What is Network policy and how we can assign to the particular pod in AWS EKS cluster?

A Network Policy in AWS EKS (Elastic Kubernetes Service) is a Kubernetes resource that controls the traffic flow at the IP address or port level (Layer 3 and Layer 4) within a Kubernetes cluster. Network policies define how groups of pods are allowed to communicate with each other and other network endpoints. They are used to enhance security by restricting the communication between pods.

Understanding Network Policies:

1. Ingress rules: Control incoming traffic to the pods.
2. Egress rules: Control outgoing traffic from the pods.

Network policies are implemented by network plugins (CNI – Container Network Interface). To use network policies in EKS, you need to use a CNI plugin that supports them, such as Calico.

Setting Up Network Policies in AWS EKS:

Step 1: Install a CNI Plugin that Supports Network Policies:

Calico is a popular CNI plugin that supports network policies. You can install Calico using a manifest file.

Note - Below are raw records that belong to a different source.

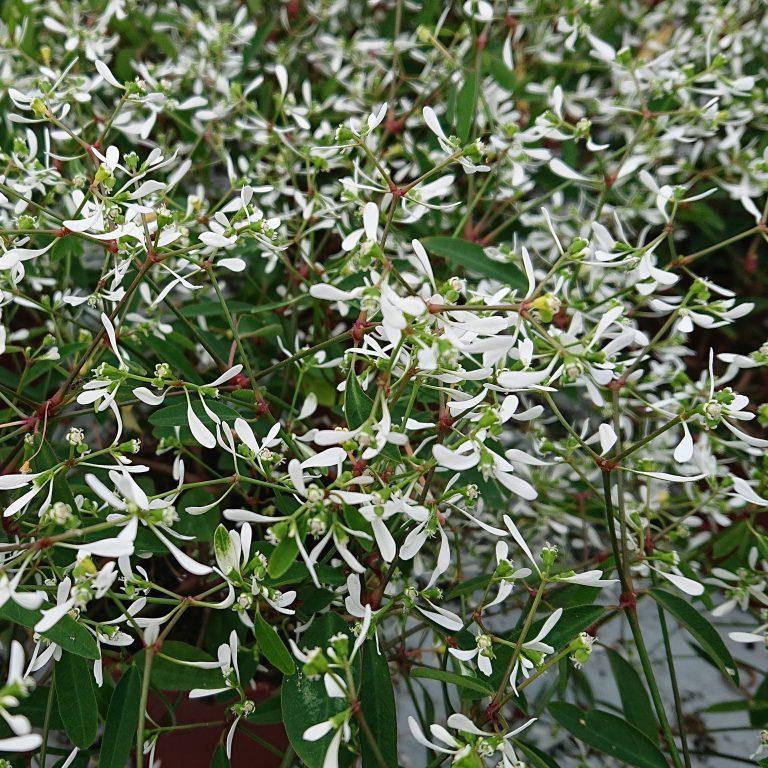 Euphorbia hypericifolia 'Diamond Frost' (Vortemælk)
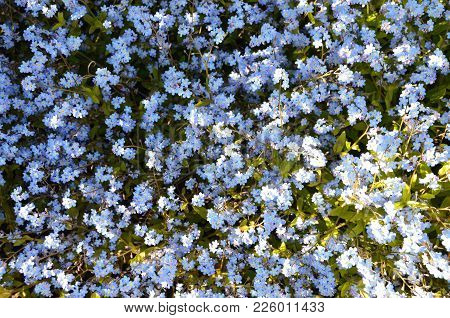 Some Small Blue Forget-me-nots In A Garden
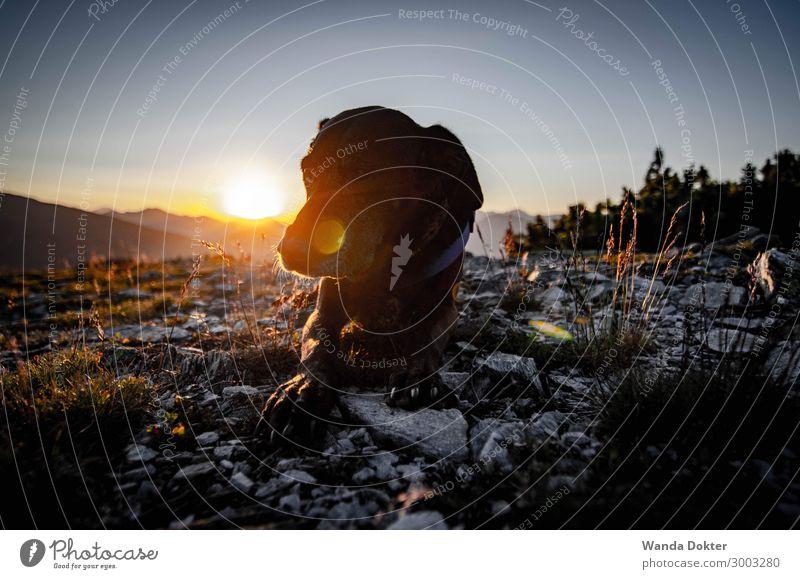 Sunset Dog Natur Hund Sommer schön Landschaft Erholung Tier Berge u. Gebirge Glück Freiheit Horizont wandern Idylle Abenteuer genießen Schönes Wetter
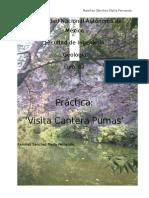 (Reporte) Cantera  unam.geologia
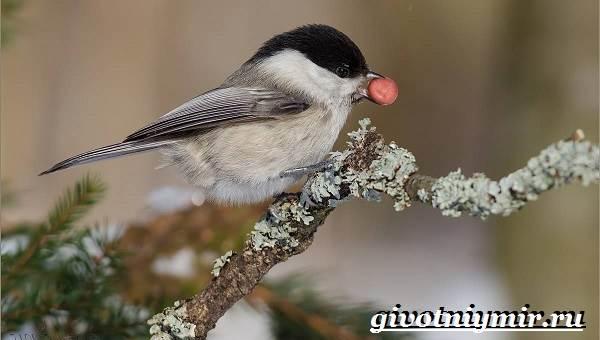 burogolovaya-gaichka-ptica-obraz-zhizni-i-sreda-obitaniya-burogolovoj-gaichki-9.jpg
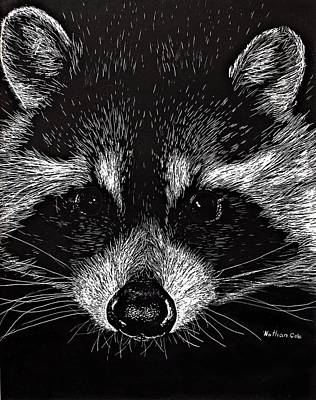 Raccoon Mixed Media - The Curious Raccoon by Nathan Cole
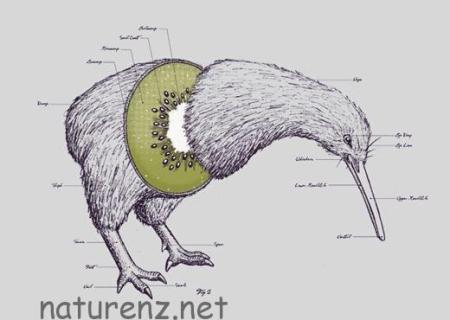 国鳥キーウィの名の由来。キーウィフルーツに似てる vs 鳴き声!?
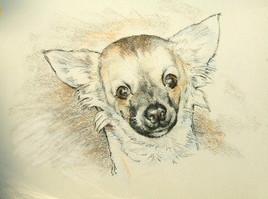 Portrait de chihuahua.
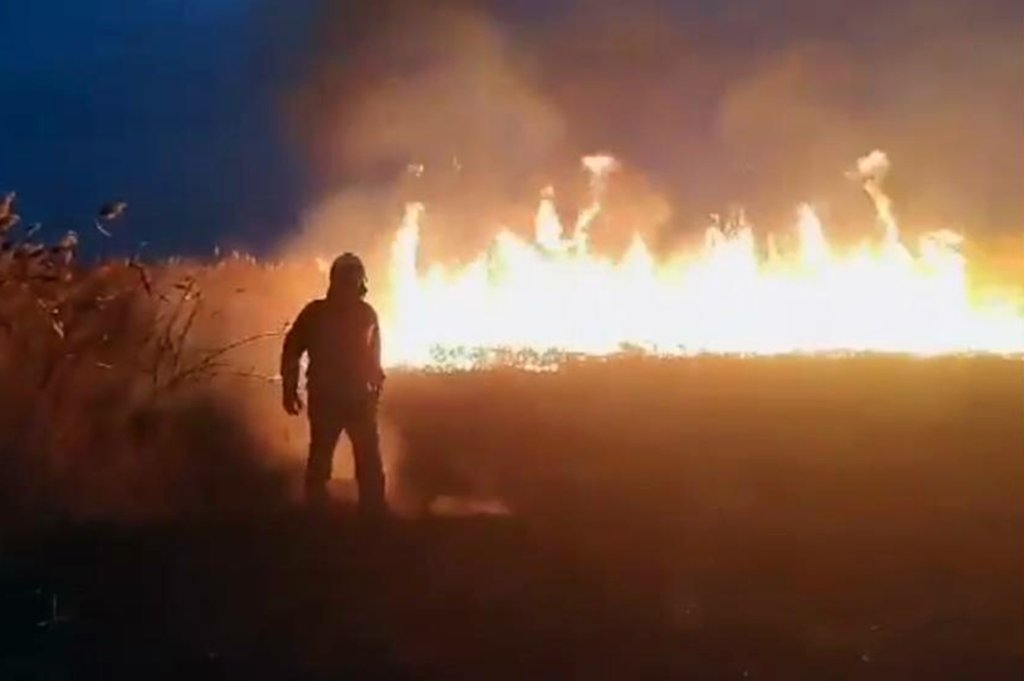 В Днепре возле жилого района горела сухая трава, - ФОТО, фото-3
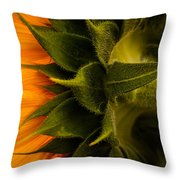 Back Angle Of Sunflower Throw Pillow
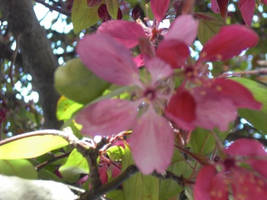 Return of Spring by itsayskeds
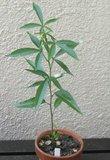 Reuzenbaobab (Adansonia grandidieri)_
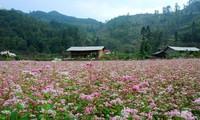 베트남 하짜잉의 아름다움을 탐구하자!
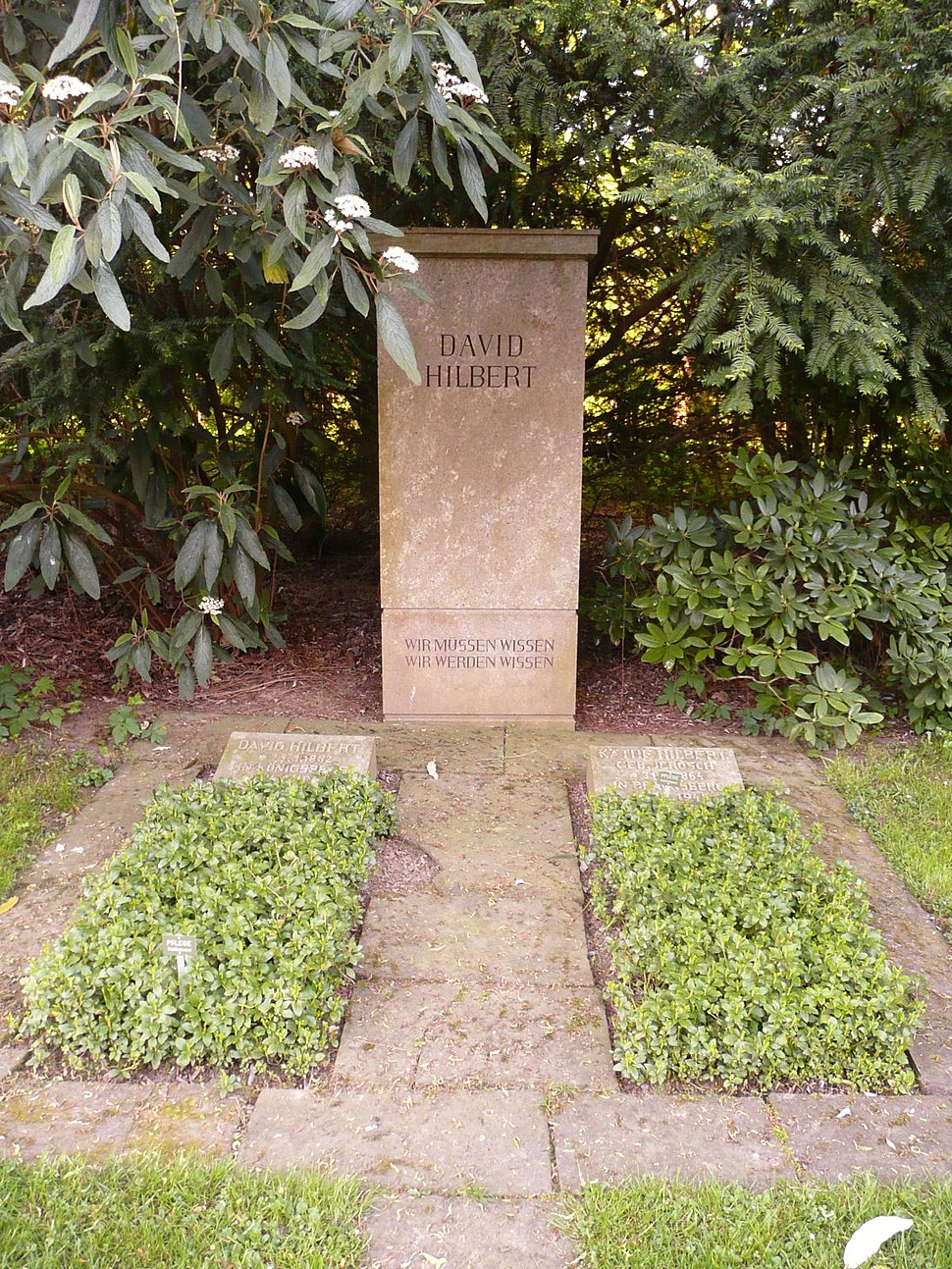 Göttingen Stadtfriedhof Grab David Hilbert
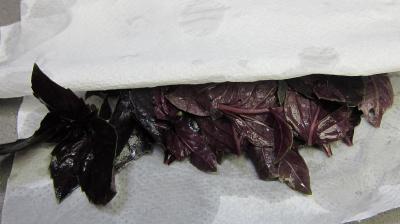 Artichauts en ratatouille - 1.3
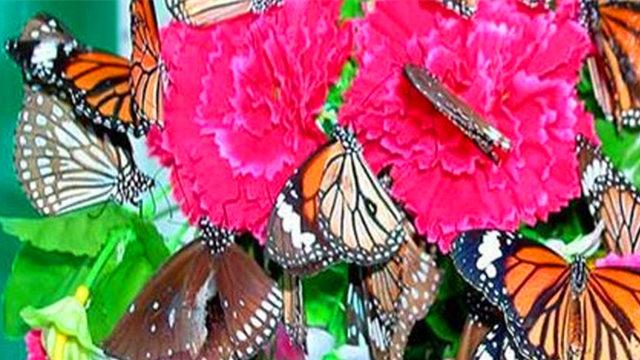 蝴蝶泉公园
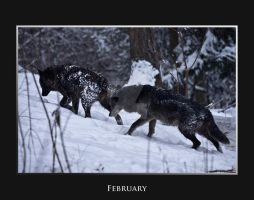 February by deadwolf140407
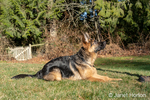 "Issaquah, Washington, USA.  Four month old German Shepherd puppy ""Lander"" performing a ""down"" and ""stay"" command."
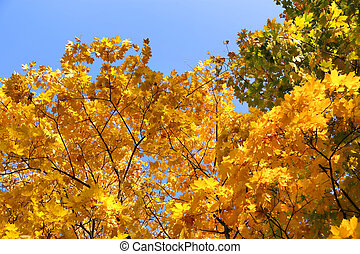 Branches of bright yellow autumn maple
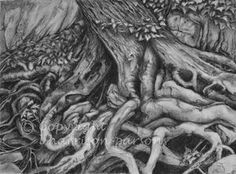 charcoal, trees, roots, paper, drawing, pastel, wild at heART, lindahp, linda harrison-parsons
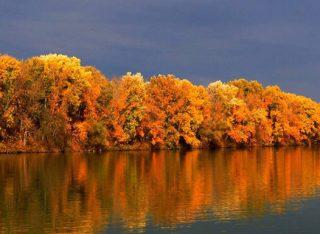 A Tisza ősszel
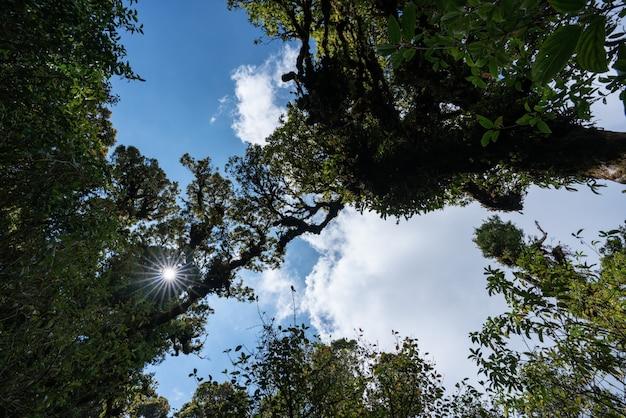 Tropical rainforest, green jungle landscape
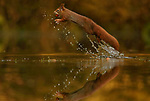 Squirrels jump in and out of water to retrieve fallen nuts by Marta Demarteau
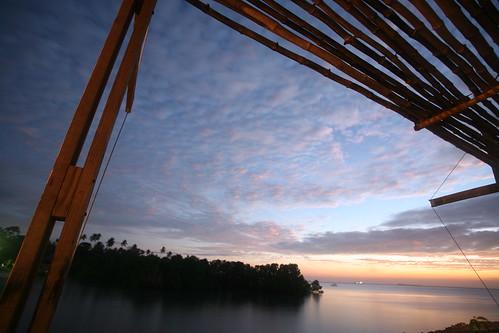 mangrove, framed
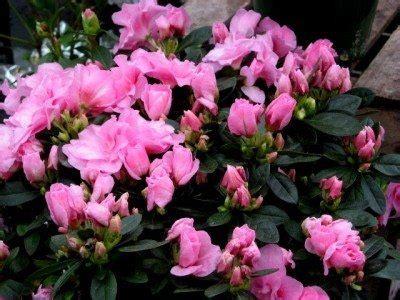 azaleas  houseplants   grow azalea indoors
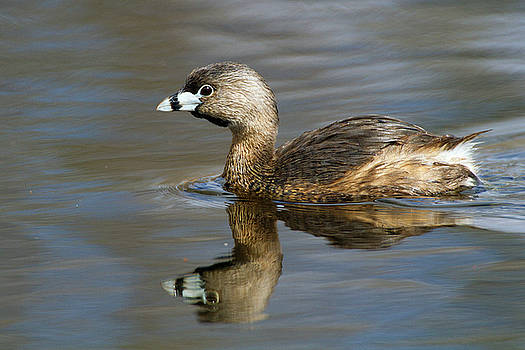 Reflection of a Grebe  by Timothy McIntyre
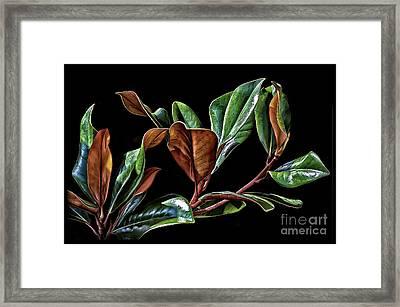 Magnolia Leaves Framed Print by Walt Foegelle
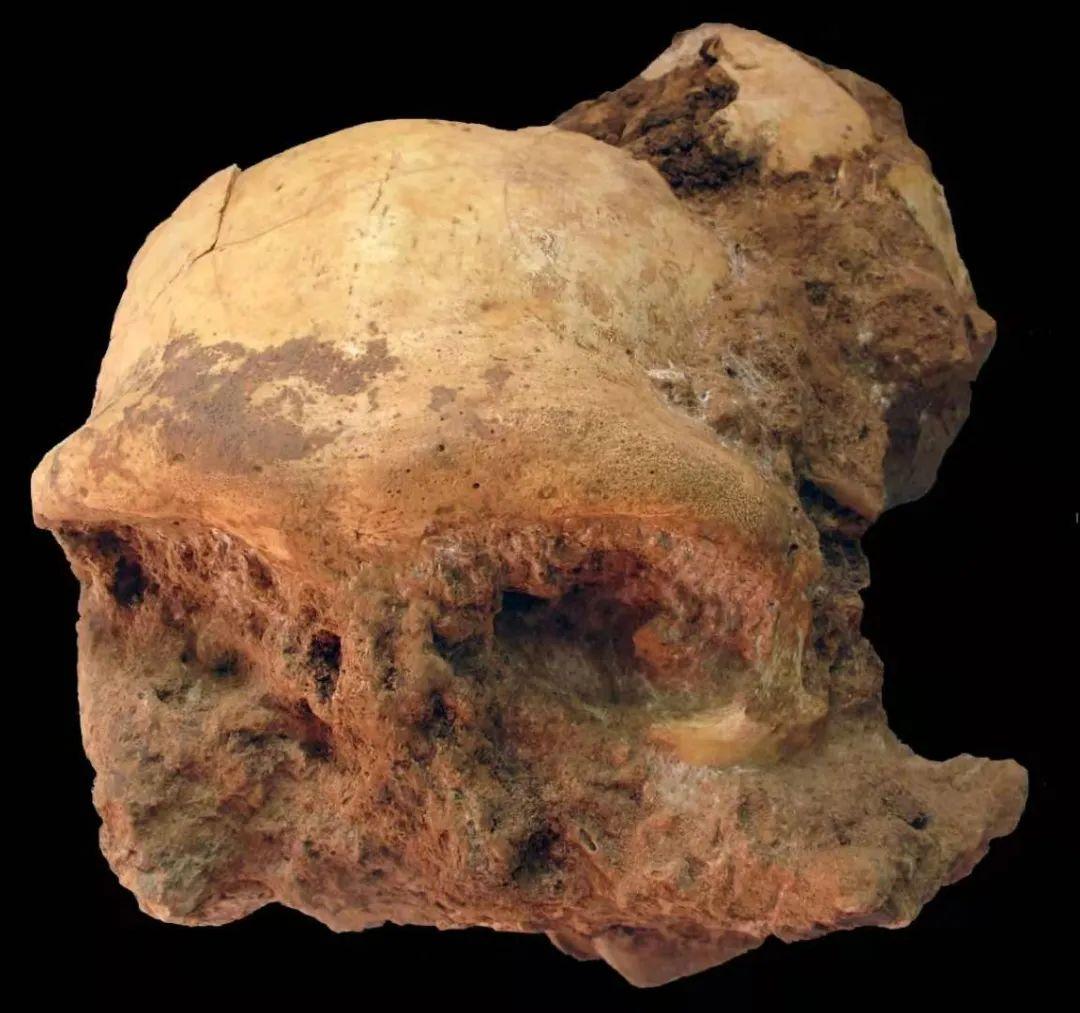 """30万年前的""""安徽人""""长啥样?"""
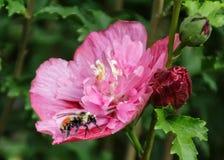 Reclinación sobre la flor Foto de archivo libre de regalías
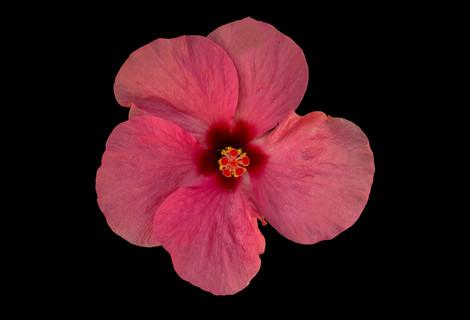 Essência da Natureza - Flor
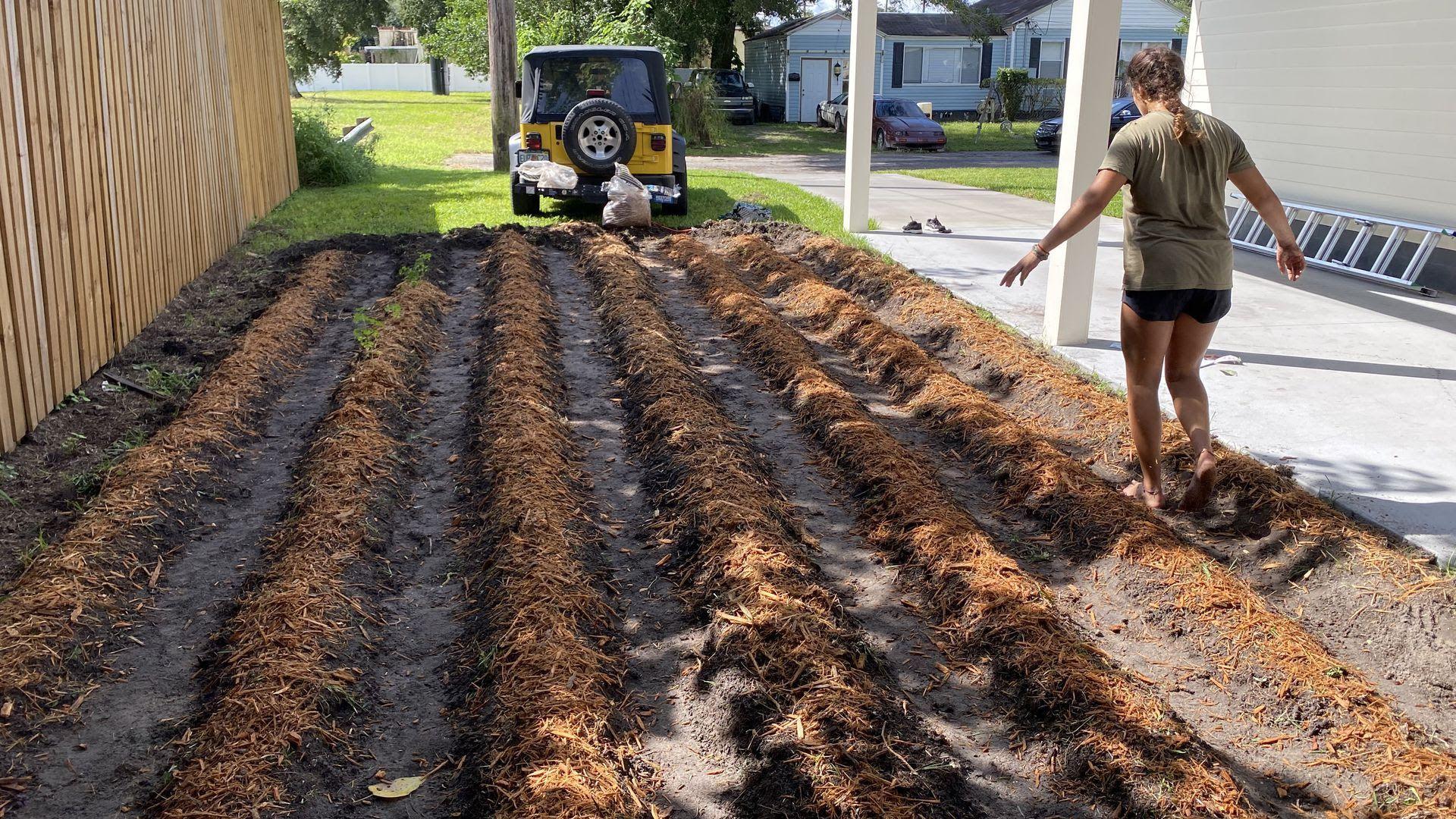 A row of fertilized seedlings in Ben's garden in Seminole Heights.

kubectl apply -f https://docs.projectcalico.org/manifests/calico.yaml

Step 2: Create a Network Policy:

Network policies are created using YAML configuration files. Below is an example of a network policy that allows specific ingress and egress traffic for a particular pod.

#node-app-network-policy.yaml
apiVersion: networking.k8s.io/v1
kind: NetworkPolicy
metadata:
  name: node-app-network-policy
  namespace: default
spec:
  podSelector: 
    matchLabels:
      app: node-app
  policyTypes:
  - Ingress
  - Egress
  ingress: 
  - from: 
    - podSelector: 
        matchLabels: 
          app: node-app
    ports:
    - protocol: TCP
      port: 80
  egress: 
  - to:
    - podSelector:
        matchLabels: 
          app: node-app
    ports: 
    - protocol: TCP
      port: 80

In the above example:

1. The network policy is applied to pods with the label app: myapp in the default namespace.
2. Ingress rules allow incoming traffic from other pods with the same label (app: myapp) on TCP port 80.
3. Egress rules allow outgoing traffic to other pods with the same label on TCP port 80.

Step 3: Apply the Network Policy:

Apply the network policy to your EKS cluster using kubectl.

kubectl apply -f node-app-network-policy.yaml

Assigning a Network Policy to a Particular Pod:

To assign a network policy to a particular pod, you need to ensure that the pod has the appropriate labels that match the podSelector in the network policy.

apiVersion: v1
kind: Pod
metadata:
  name: node-app-pod
  namespace: default
  labels:
    app: node-app
spec:
  containers:
  - name: myapp-container
    image: myapp:latest

In the above file, The pod node-app-pod has the label app: node-app, which matches the podSelector in the network policy.

Summary:

1. Install a CNI Plugin: Install a network plugin like Calico that supports network policies.
2. Create a Network Policy: Define ingress and egress rules using a Network Policy YAML file.
3. Apply the Network Policy: Use kubectl apply to apply the network policy to the EKS cluster.
4. Assign to Pods: Ensure pods have the appropriate labels to match the podSelector in the network policy.
5. Verify: Test connectivity to ensure the network policy is enforced correctly.